Julius (Jules) Oppert (July 9, 1825 – August 21, 1905) was a French-German Assyriologist, born in Hamburg of Jewish parents.
After studying at Heidelberg, Bonn and Berlin, he graduated at Kiel in 1847, and the next year went to France, where he was teacher of German at Laval and at Reims. His leisure was given to Oriental studies, in which he had made great progress in Germany.
In 1851 he joined the French archaeological mission to Mesopotamia and Media under Fulgence Fresnel. On his return in 1854, he was naturalized as a French citizen in recognition of his services. He occupied himself with analyzing the results of the expedition, with special attention to the cuneiform inscriptions he had collected.
In 1855 he published Écriture Anarienne, advancing the theory that the language spoken originally in Assyria was Turanian (related to Turkish and Mongolian), rather than Aryan or Semitic in origin, and that its speakers had invented the cuneiform writing system.

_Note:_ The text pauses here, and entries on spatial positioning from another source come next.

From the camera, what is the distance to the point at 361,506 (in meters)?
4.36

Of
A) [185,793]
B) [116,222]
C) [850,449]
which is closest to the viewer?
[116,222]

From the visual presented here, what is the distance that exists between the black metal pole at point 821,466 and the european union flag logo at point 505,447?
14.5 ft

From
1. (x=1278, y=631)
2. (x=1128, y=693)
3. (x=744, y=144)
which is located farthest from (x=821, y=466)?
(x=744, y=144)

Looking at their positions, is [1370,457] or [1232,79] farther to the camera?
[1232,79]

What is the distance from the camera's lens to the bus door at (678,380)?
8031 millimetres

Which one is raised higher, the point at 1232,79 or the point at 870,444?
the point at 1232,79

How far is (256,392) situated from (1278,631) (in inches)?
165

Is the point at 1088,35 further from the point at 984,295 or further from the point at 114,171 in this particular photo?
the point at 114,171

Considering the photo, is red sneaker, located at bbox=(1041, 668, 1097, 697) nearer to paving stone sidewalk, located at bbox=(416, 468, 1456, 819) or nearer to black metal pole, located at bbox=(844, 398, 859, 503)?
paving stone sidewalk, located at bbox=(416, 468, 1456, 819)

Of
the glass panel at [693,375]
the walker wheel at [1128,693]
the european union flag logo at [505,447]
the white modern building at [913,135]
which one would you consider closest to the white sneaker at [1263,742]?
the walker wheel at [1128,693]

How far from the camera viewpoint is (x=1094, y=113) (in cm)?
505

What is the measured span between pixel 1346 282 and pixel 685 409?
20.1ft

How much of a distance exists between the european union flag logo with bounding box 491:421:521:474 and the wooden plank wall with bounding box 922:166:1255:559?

Although the classification of the "Casdo-Scythian" inscriptions as Turanian would later be rejected by scholars, research would confirm Oppert in his identification of the distinctness of the Sumerian language (as he renamed it in 1869) and the origin of its script.
In 1856 he published Chronologie des Assyriens et des Babyloniens.
In 1857 he was appointed professor of Sanskrit and comparative philology in the school of languages connected with the National Library of France, and in this capacity he produced his Grammaire Sanscrite (1859). But his attention was chiefly given to Assyrian and cognate subjects.